Dingač and its sister area of Postup are on the Pelješac Peninsula, and discussed below, while Zagora lies somewhere between Dubrovnik and the peninsula and I know hardly anything else about it. Another major wine-growing area is the island of Korčula, of which I shall presently write a little more.

The Konavle Valley also deserves a brief mention. This is in the area around the symbol for Gruda in the map below. I don’t think the Konavle Valley has the same level of status as Pelješac and Korčula, but I have had at least two very good wines from there, and it is now accessible from Dubrovnik as a wine tour, complete with tourist train ride to take you between winery visits. There are also wine tours to the Pelješac Peninsula, which is a bit more of a schlep from Dubrovnik.

On wine labels you will additionally find a type of geographical area that is neither PDO or PGI called vinogorje, which could be translated as vineyard but in this usage it is a much larger wine area. I am not sure how strictly regulated these vinogorje names are, but South Dalmatia examples I have seen are Pelješac, Korčula and Konavle.

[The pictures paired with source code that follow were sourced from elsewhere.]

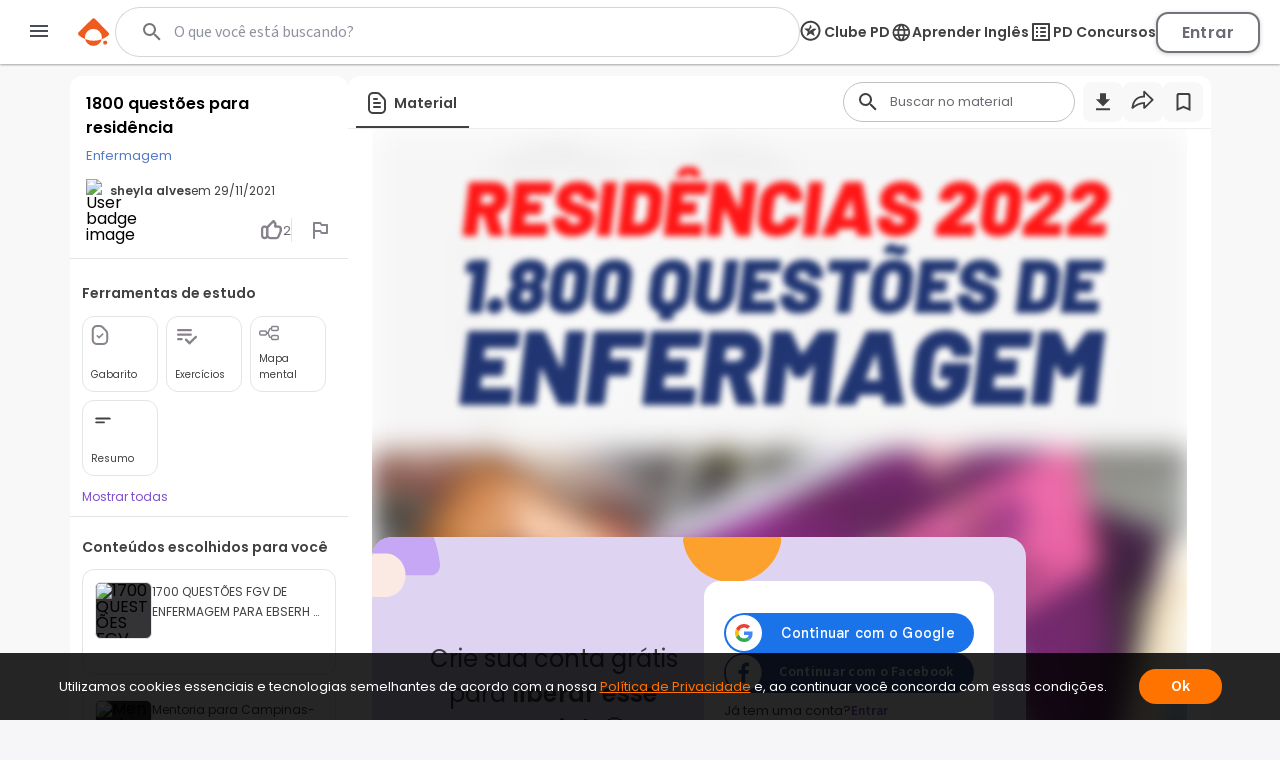

--- FILE ---
content_type: text/html; charset=utf-8
request_url: https://www.google.com/recaptcha/api2/aframe
body_size: 137
content:
<!DOCTYPE HTML><html><head><meta http-equiv="content-type" content="text/html; charset=UTF-8"></head><body><script nonce="239hMMoDD0tyUUQyFXM_WA">/** Anti-fraud and anti-abuse applications only. See google.com/recaptcha */ try{var clients={'sodar':'https://pagead2.googlesyndication.com/pagead/sodar?'};window.addEventListener("message",function(a){try{if(a.source===window.parent){var b=JSON.parse(a.data);var c=clients[b['id']];if(c){var d=document.createElement('img');d.src=c+b['params']+'&rc='+(localStorage.getItem("rc::a")?sessionStorage.getItem("rc::b"):"");window.document.body.appendChild(d);sessionStorage.setItem("rc::e",parseInt(sessionStorage.getItem("rc::e")||0)+1);localStorage.setItem("rc::h",'1769422998454');}}}catch(b){}});window.parent.postMessage("_grecaptcha_ready", "*");}catch(b){}</script></body></html>

--- FILE ---
content_type: image/svg+xml
request_url: https://www.passeidireto.com/nextjs/1.367.492/_next/static/images/google-button-logo-opt.svg
body_size: 354
content:
<svg xmlns="http://www.w3.org/2000/svg" xmlns:xlink="http://www.w3.org/1999/xlink" viewBox="0 0 40 40" style="enable-background:new 0 0 40 40" xml:space="preserve"><circle cx="20" cy="20" r="20" style="fill:#fff"/><defs><path id="a" d="M30.8 20.3c0-.8-.1-1.5-.2-2.3H20.2v4.3h5.9c-.3 1.4-1 2.5-2.2 3.3v2.8h3.6c2.1-2 3.3-4.8 3.3-8.1zm0 0"/></defs><clipPath id="b"><use xlink:href="#a" style="overflow:visible"/></clipPath><path style="clip-path:url(#b);fill:#3e82f1" d="M14.1 11.9h22.8v22.6H14.1z"/><defs><path id="c" d="M20.2 31c3 0 5.5-1 7.3-2.7l-3.6-2.8c-1 .7-2.2 1.1-3.7 1.1-2.9 0-5.3-1.9-6.2-4.5h-3.7V25c1.9 3.5 5.6 6 9.9 6zm0 0"/></defs><clipPath id="d"><use xlink:href="#c" style="overflow:visible"/></clipPath><path style="clip-path:url(#d);fill:#32a753" d="M4.3 16h29.3v21.1H4.3z"/><defs><path id="e" d="M14.1 22.1c-.2-.7-.3-1.4-.3-2.1 0-.7.1-1.4.3-2.1v-2.8h-3.7c-.7 1.5-1.2 3.2-1.2 4.9s.4 3.5 1.2 4.9l3.7-2.8zm0 0"/></defs><clipPath id="f"><use xlink:href="#e" style="overflow:visible"/></clipPath><path style="clip-path:url(#f);fill:#f9bb00" d="M3.1 8.9h17.1V31H3.1z"/><defs><path id="g" d="M20.2 13.4c1.6 0 3.1.6 4.2 1.6l3.2-3.2C25.7 10.1 23.2 9 20.2 9c-4.3 0-8 2.5-9.8 6.1l3.7 2.8c.8-2.6 3.3-4.5 6.1-4.5zm0 0"/></defs><clipPath id="h"><use xlink:href="#g" style="overflow:visible"/></clipPath><path style="clip-path:url(#h);fill:#e74133" d="M4.3 2.9h29.4V24H4.3z"/></svg>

Probably the most important grape in the South Dalmatia is Plavac Mali. It is certainly the most important red variety – if I may presume to call it red that is, as the name translates as little blue one. It is grown principally on the Pelješac Peninsula, the entrance to which is around 40 miles North-West of Dubrovnik.

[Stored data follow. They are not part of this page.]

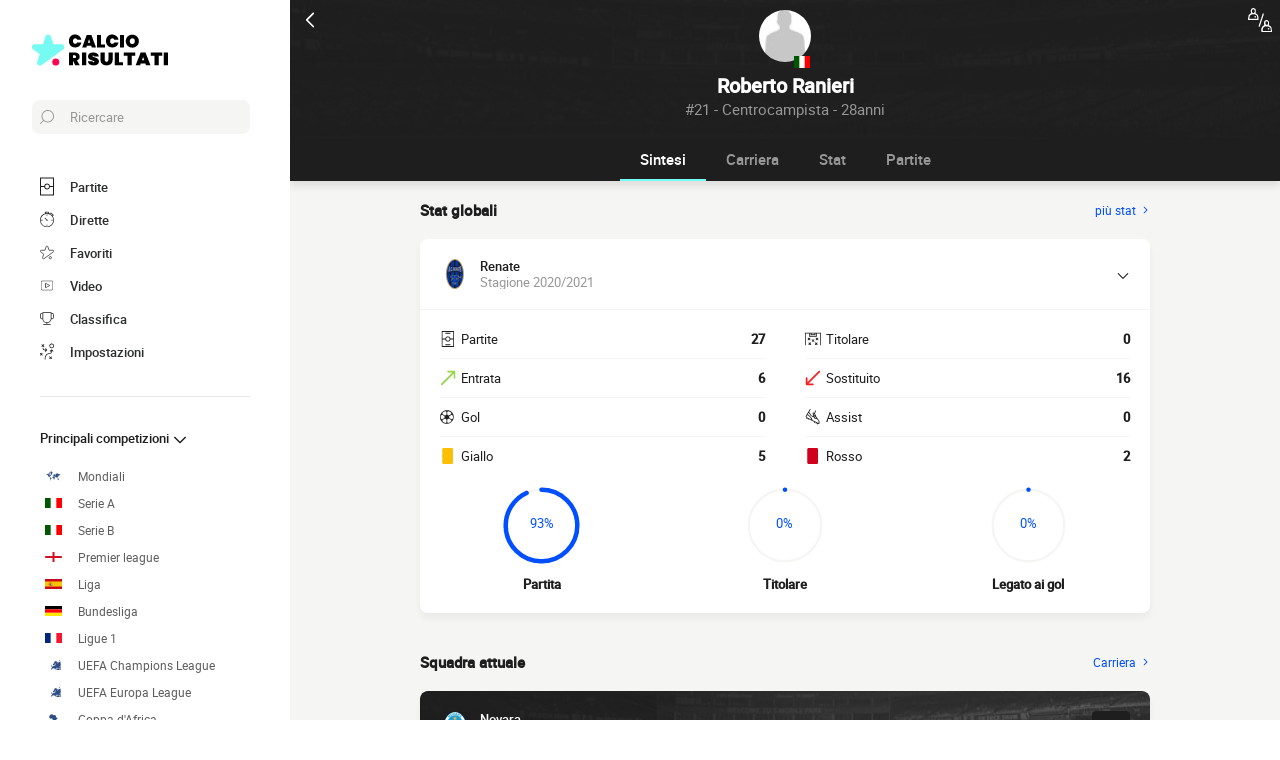

--- FILE ---
content_type: application/javascript
request_url: https://www.calcio-risultati.com/build/js/modalManager.2995e95c.js
body_size: 812
content:
!function(e){var t={};function n(o){if(t[o])return t[o].exports;var r=t[o]={i:o,l:!1,exports:{}};return e[o].call(r.exports,r,r.exports,n),r.l=!0,r.exports}n.m=e,n.c=t,n.d=function(e,t,o){n.o(e,t)||Object.defineProperty(e,t,{enumerable:!0,get:o})},n.r=function(e){"undefined"!=typeof Symbol&&Symbol.toStringTag&&Object.defineProperty(e,Symbol.toStringTag,{value:"Module"}),Object.defineProperty(e,"__esModule",{value:!0})},n.t=function(e,t){if(1&t&&(e=n(e)),8&t)return e;if(4&t&&"object"==typeof e&&e&&e.__esModule)return e;var o=Object.create(null);if(n.r(o),Object.defineProperty(o,"default",{enumerable:!0,value:e}),2&t&&"string"!=typeof e)for(var r in e)n.d(o,r,function(t){return e[t]}.bind(null,r));return o},n.n=function(e){var t=e&&e.__esModule?function(){return e.default}:function(){return e};return n.d(t,"a",t),t},n.o=function(e,t){return Object.prototype.hasOwnProperty.call(e,t)},n.p="/build/",n(n.s="kAJN")}({kAJN:function(e,t){function n(e,t){for(var n=0;n<t.length;n++){var o=t[n];o.enumerable=o.enumerable||!1,o.configurable=!0,"value"in o&&(o.writable=!0),Object.defineProperty(e,o.key,o)}}var o=function(){"use strict";function e(){var t=this;!function(e,t){if(!(e instanceof t))throw new TypeError("Cannot call a class as a function")}(this,e),window.addEventListener("load",(function(){t.init(document)}))}var t,o,r;return t=e,(o=[{key:"init",value:function(e){var t=this;e&&e.querySelectorAll("[data-modal]").forEach((function(e){var n=document.querySelector("#".concat(e.dataset.modal,".modal"));n&&t.listener(e,n)}))}},{key:"listener",value:function(e,t){var n=this;e&&e.addEventListener("click",(function(e){e.preventDefault(),n.scrollPosition=n.getWindowYScroll(),n.open(t),t.dispatchEvent(new Event("open"))})),t.querySelector(".modal__close").addEventListener("click",(function(){return n.close(t)}))}},{key:"open",value:function(e){e.classList.add("modal--isOpen"),document.querySelector("body").classList.add("body-locked")}},{key:"close",value:function(e){e.classList.remove("modal--isOpen"),document.querySelector("body").classList.remove("body-locked"),this.scrollBackTo()}},{key:"scrollBackTo",value:function(){if(this.scrollPosition){var e=document.querySelector("html");e.style["scroll-behavior"]="initial",window.scrollTo(0,this.scrollPosition),e.removeAttribute("style")}}},{key:"getWindowYScroll",value:function(){return window.pageYOffset||document.body.scrollTop||document.documentElement.scrollTop||0}}])&&n(t.prototype,o),r&&n(t,r),e}();window.modalManager=new o}});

The vineyards of the peninsula are not all of Plavac Mali, and are scattered along most of its length. However there is quite a cluster of producers in and around the village of Potomje, and the flat land just to the North of the village contains what is probably the peninsula’s largest concentration of vineyards. The village, and its vineyards on the plain, can be seen in the image below. Just over the mountain ridge from Potomje, to the right in the image, are the steep South-facing slopes of the Dingač vineyards stretching down to the Adriatic. Dingač was the first protected geographical area in Yugoslavia, achieving this status in 1961. With its South-facing aspect, and possibly with the help of reflected light from the sea, grapes achieve high levels of ripeness and can make particularly powerful and tannic red wines. Dingač seems to be a strong brand – when I was there in Dubrovnik, most wines types seemed to be referred to by grape variety, but Dingač was always Dingač.

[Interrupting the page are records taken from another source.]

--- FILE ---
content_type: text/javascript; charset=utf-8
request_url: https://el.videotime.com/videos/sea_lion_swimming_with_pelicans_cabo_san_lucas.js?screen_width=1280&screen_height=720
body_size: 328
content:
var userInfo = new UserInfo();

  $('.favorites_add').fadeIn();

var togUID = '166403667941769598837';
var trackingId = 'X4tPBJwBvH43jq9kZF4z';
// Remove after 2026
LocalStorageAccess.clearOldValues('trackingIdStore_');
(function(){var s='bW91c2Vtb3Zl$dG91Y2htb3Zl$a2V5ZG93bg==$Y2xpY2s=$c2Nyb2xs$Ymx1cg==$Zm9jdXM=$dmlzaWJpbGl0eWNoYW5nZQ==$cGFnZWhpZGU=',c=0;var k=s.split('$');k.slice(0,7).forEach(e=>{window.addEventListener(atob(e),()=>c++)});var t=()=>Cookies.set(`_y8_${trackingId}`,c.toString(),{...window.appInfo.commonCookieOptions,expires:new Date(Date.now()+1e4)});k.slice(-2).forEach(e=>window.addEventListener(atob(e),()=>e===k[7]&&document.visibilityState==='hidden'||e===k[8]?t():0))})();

If Dingač was the first protected area for Plavac Mali, both chronologically and in terms of prestige, Postup must be second, in both respects. This area was protected in Yugoslavia in 1967, and is somewhat larger than Dingač – 70ha to th 40 ha of Dingač. Somehow however the Yugoslavian Postup has not yet managed to make it as a PDO. Postup’s wines are not as big and powerful as Dingač, perhaps because, although their aspect is similar on a South-facing slope by the sea, the vineyards are not as steep. (If you visit the D’Vino wine bar in Dubrovnik, do not be mislead by an information card you might be given, which implies that Postup is on the North side of the mountain ridge opposite Dingač.)

On the above map, Dingač lies by the top of the “l” in the word “Pelješac”, while Postup is further West, close to the Easternmost end of the island of Korčula. If you check on the Google Maps satellite images you can identify both these vineyard areas, and the ones on the plain around Potomje.

While the Pelješac Peninsula is best known for its Plavac Mali, Korčula specialises in white wine. The decision for it to focus on whites was taken by a Yugoslav government committee but that decision has had a lasting influence, even if on the face of it the island’s geography is not too different from that of Pelješac. Special mention should be given to the relatively rare grape variety Grk, which is grown in any quantity only on Korčula, largely at the Eastern tip of the island. However, Pošip is the variety that Korčula is best known for, and Pošip from Korčula is widely available in the region.

In summary, the local wines you are most likely to come across in Dubrovnik, or at least the ones I remember best, are Plavac Mali from Pelješac, in particular Dingač if you go a bit upmarket; and the white wines of Korčula, especially Pošip, and the rarer Grk.